The court agrees with Ronald that the ALJ erred in assuming that the 2016 spirometry testing was not conducted in a manner acceptable under the respiratory disorders listings and then rejecting the tests on that basis. It would have been as reasonable, or even more reasonable, for the ALJ to assume—in the absence of any indication in the record one way or the other—that the testing conformed to medical standards reflected by the listings than to conclude that it did not. Moreover, the ALJ could have inquired of the testing facility about its testing procedures to find out whether a bronchodilator was used and if not, why not. The ALJ also could have ordered new spirometry testing.

The acceptability of the 2016 spirometry tests was critical, and essentially outcome determinative, to the ALJ's evaluation of whether Ronald was presumptively disabled. Because the ALJ rejected the tests without a sound basis for doing so, the court must reverse and remand on this basis alone.

B. The ALJ sufficiently evaluated the treating doctor's opinion.

Ronald also argues that the ALJ did not properly evaluate the treating doctor's opinion (that of Dr. Wilson, Ronald's pulmonologist), but his argument is both perfunctory and ignores the ALJ's analysis. The ALJ's analysis of the doctor's opinion was not—as Ronald contends—limited to an observation that "the record generally comports with Dr. Wilson's assessment, [but] does not entirely support it." See Dkt. 16 at p.3. The ALJ provided a much more robust explanation of the evidentiary bases for his ultimate conclusion that Dr. Wilson's assessment is not entirely supported by the record. Ronald has not shown that the ALJ's evaluation of Dr. Wilson's opinion lacks substantial evidentiary support.

Conclusion

For the foregoing reasons, the Magistrate Judge recommends that the District Judge REVERSE AND REMAND the Commissioner's decision under sentence four of 42 U.S.C. § 405(g).

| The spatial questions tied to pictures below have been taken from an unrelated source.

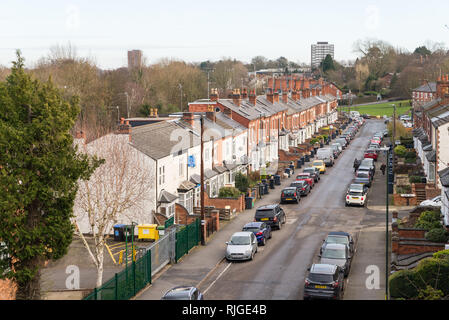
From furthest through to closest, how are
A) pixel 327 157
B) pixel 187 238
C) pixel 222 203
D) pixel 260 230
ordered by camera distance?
pixel 327 157
pixel 222 203
pixel 260 230
pixel 187 238

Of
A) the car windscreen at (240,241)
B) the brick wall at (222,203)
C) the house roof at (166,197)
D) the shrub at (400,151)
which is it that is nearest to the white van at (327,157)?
the shrub at (400,151)

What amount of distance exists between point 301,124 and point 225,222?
5130cm

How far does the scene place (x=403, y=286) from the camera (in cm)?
2325

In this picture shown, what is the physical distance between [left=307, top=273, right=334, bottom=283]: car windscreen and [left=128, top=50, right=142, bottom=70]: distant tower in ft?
314

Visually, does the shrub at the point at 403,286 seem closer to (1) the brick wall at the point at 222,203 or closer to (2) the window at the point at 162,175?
(2) the window at the point at 162,175

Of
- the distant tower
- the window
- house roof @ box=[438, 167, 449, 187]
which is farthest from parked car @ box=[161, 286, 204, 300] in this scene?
the distant tower

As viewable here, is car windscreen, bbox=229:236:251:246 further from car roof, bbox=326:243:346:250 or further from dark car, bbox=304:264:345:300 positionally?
dark car, bbox=304:264:345:300

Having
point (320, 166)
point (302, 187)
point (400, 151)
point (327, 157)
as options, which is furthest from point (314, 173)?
point (400, 151)

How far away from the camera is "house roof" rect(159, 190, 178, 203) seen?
124ft

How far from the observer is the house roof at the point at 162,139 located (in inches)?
1521

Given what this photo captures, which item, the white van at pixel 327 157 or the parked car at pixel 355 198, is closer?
the parked car at pixel 355 198

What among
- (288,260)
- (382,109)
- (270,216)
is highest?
(382,109)

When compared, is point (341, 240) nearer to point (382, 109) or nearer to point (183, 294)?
point (183, 294)

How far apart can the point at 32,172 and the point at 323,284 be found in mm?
12458
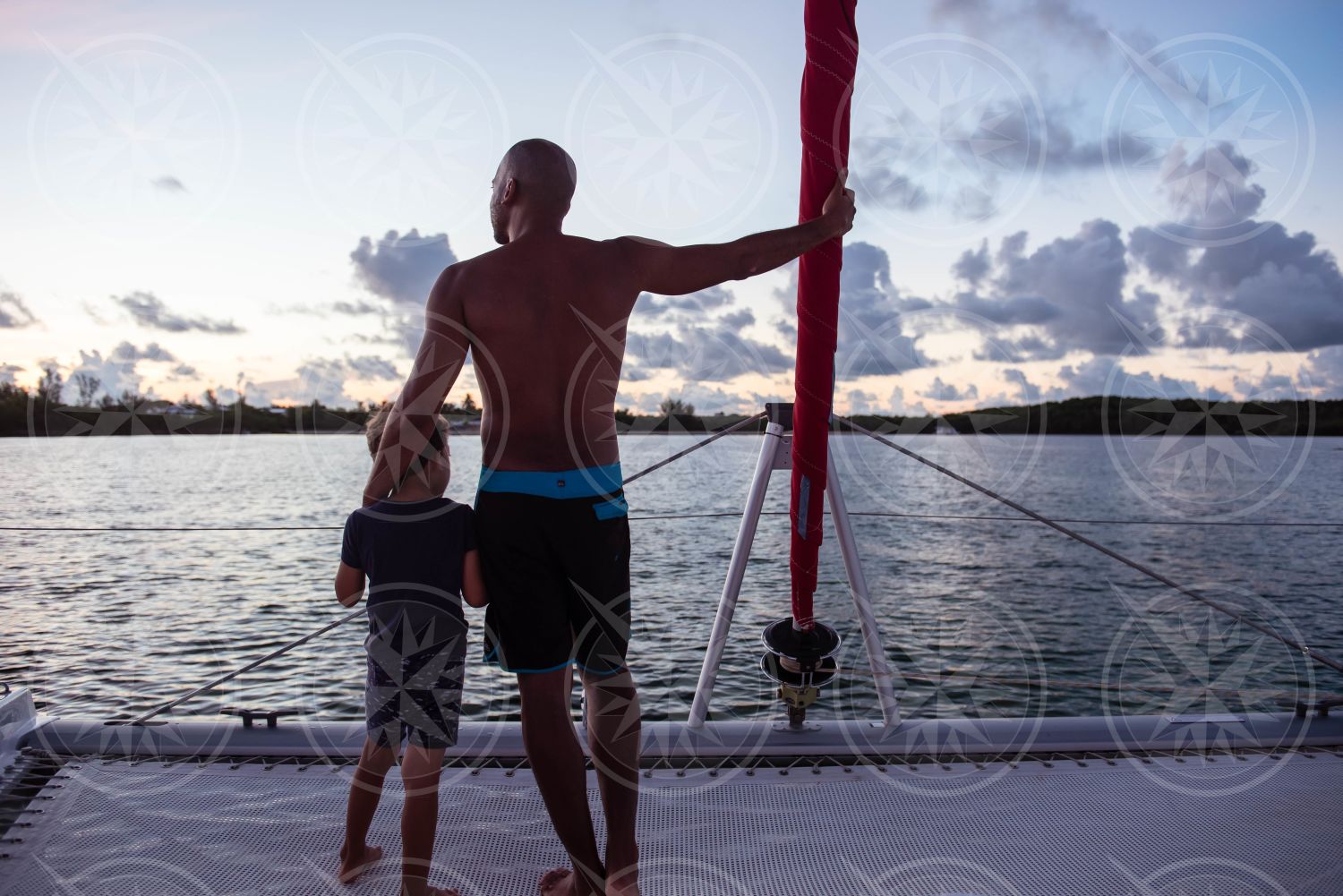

Any objections to this Report and Recommendation must be filed in accordance with 28 U.S.C. § 636(b)(1) and Fed. R. Civ. P. 72(b). The failure to file objections within fourteen days after service will constitute a waiver of subsequent review absent a showing of good cause for that failure. Counsel should not anticipate any extension of this deadline or any other related briefing deadlines.

IT IS SO RECOMMENDED.

FootNotes


1. To protect privacy interests of claimants for Social Security benefits and consistent with a recommendation of the Court Administration and Case Management Committee of the Administrative Office of the United States courts, the Southern District of Indiana has chosen to use only the first name and last initial of non-governmental parties in its Social Security judicial review opinions. The plaintiff will therefore be referred to by his first name in this Report and Recommendation.
2. The availability of these jobs, according to the VE, is very low—only 15 jobs as a lens inserter, 90 jobs as a document specialist, and 52 jobs as an addresser. Ronald has not asserted that because of the low numbers, the Commissioner did not meet her burden of proof at step five.